In the in-host model, whether a DR strain needs to emerge only after treatment begins, during a rise in bacterial burden in the DS strain, affects the inter-strain dynamics, because pre-existing resistance reduces the positive impact of the DS strain on the DR strain. We repeated the analysis underlying Figure 2, using only the subset with pre-existing resistance, and then only those results without pre-existing resistance. Other parameters ranged over the same intervals.
Figure : Appendix 1 - figure 4 shows the parameters of the in-host model, selected according to whether an aggressive or a moderate treatment approach is best to minimize resistance. Analogously, Figure : Appendix 1 - figure 5 shows scatterplots and histograms of the parameters in the between-host model. The results are the same as those in the main text but here, all parameters that were varied are shown and we can observe the differences according to which policy is preferred. In Figure : Appendix 1 - figure 4(a) the aggressive policy is preferred; we see a lower MIC of the DR strain (labelled mR), a stronger immune system (higher kp and η (eta)), a lower Λ r and also lower Λ s. The lower Λ s results in fewer DS bacilli, so fewer DR bacilli are created through mutation, allowing a aggressive policy to prevent their emergence. The converse of these is seen in panel (b).
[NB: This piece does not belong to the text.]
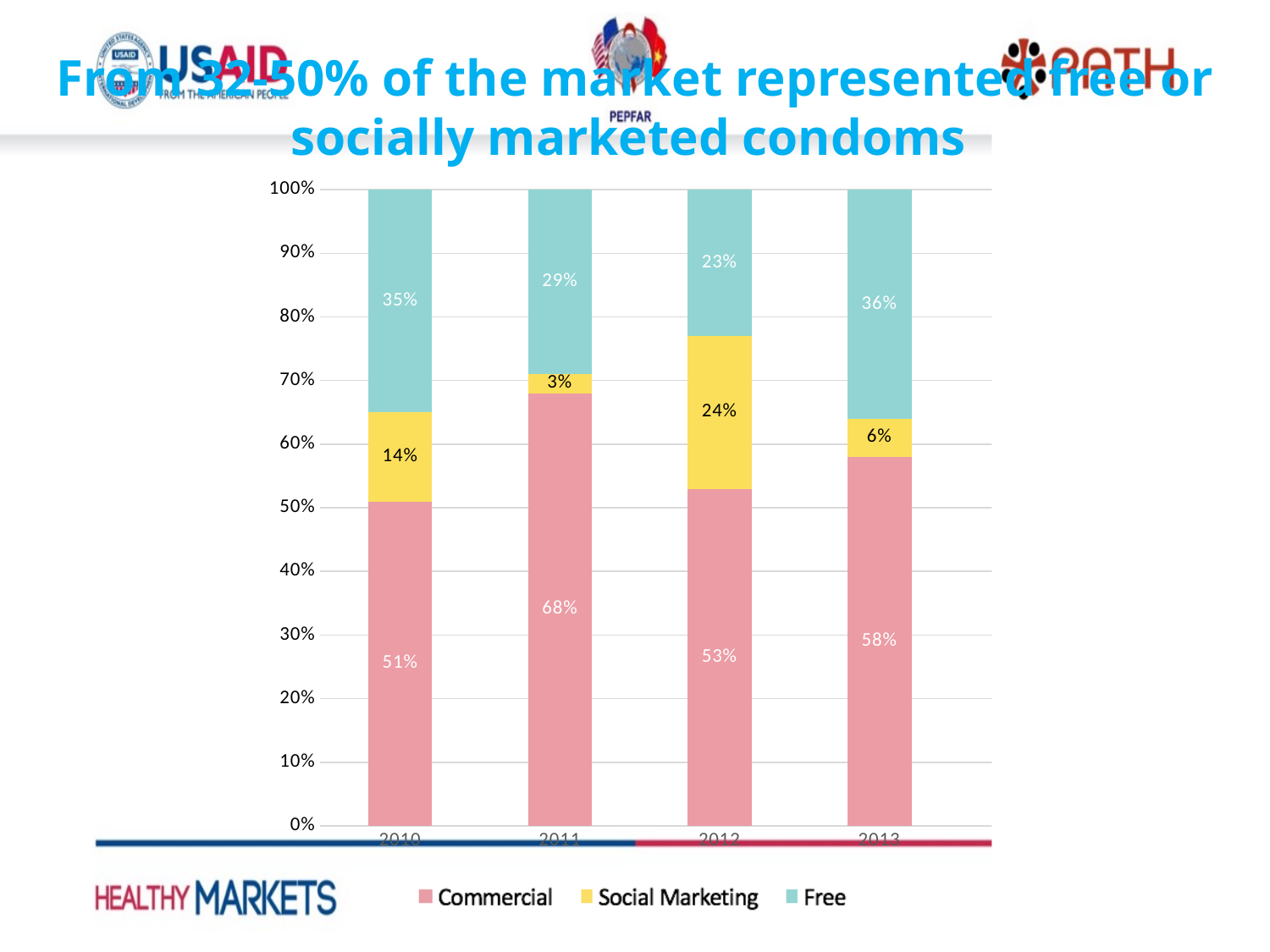
What kind of chart is shown on the slide? Stacked bar chart In which year is the Commercial share highest? 2011 How many series does the legend list? 3 What is the combined share of Social Marketing and Free in 2010? 49% Which is larger, the Commercial share in 2012 or the Commercial share in 2013? 2013 How many years are shown on the x axis? 4 What is the Commercial share in 2011? 68% In which year is the Social Marketing share lowest? 2011 Which series is shown in yellow in the legend? Social Marketing What is the Social Marketing share in 2012? 24% What is the Free share in 2013? 36% What is the difference between the Free share in 2010 and the Free share in 2012? 12%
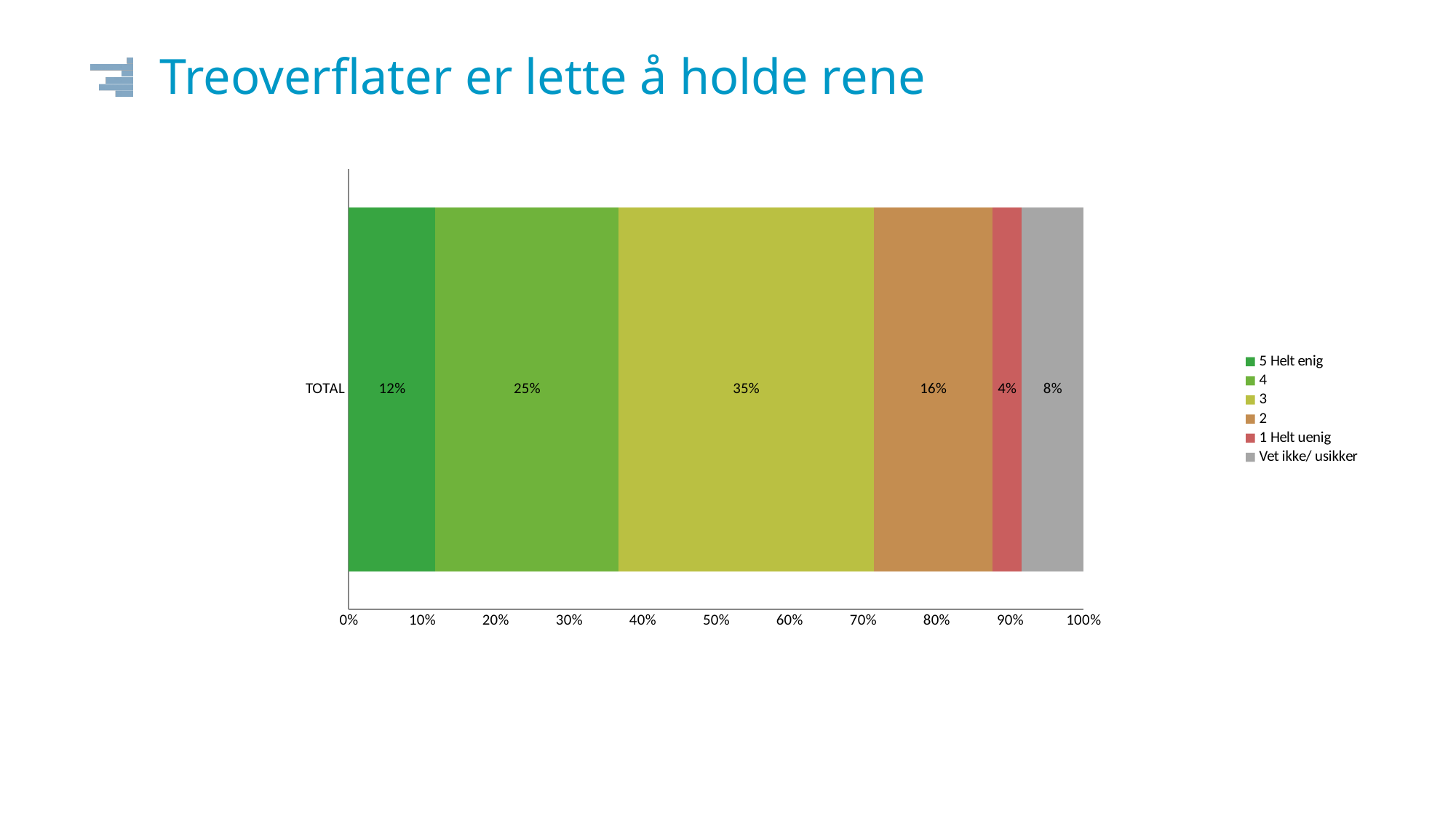
What kind of chart is shown on the slide? Stacked bar chart What is the total of the "5 Helt enig" and "4" segments combined? 37% Which response category has the smallest share in the TOTAL bar? 1 Helt uenig What percentage of respondents answered "1 Helt uenig" for TOTAL? 4% What percentage of respondents answered "Vet ikke/ usikker" for TOTAL? 8% What percentage of respondents answered "3" for TOTAL? 35% How many series does the legend list? 6 Which response category has the largest share in the TOTAL bar? 3 What is the difference in percentage points between the "4" and "2" segments? 9 Which is larger, the "5 Helt enig" segment or the "2" segment? 2 What is the title of the slide? Treoverflater er lette å holde rene What percentage of respondents answered "5 Helt enig" for TOTAL? 12%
Figure : Appendix 1 - figure 5 shows the histograms and scatter plots for the between host model. These illustrate the same points made in the main text but again show the relationships between the parameters that were varied. An aggressive policy is most likely best when the DR strain has a relatively lower basic reproductive number R02, and when the similarity coefficient is low. A low similarity coefficient means that competition is reduced, because the extent to which the strains are interacting is lower than when strains are very similar.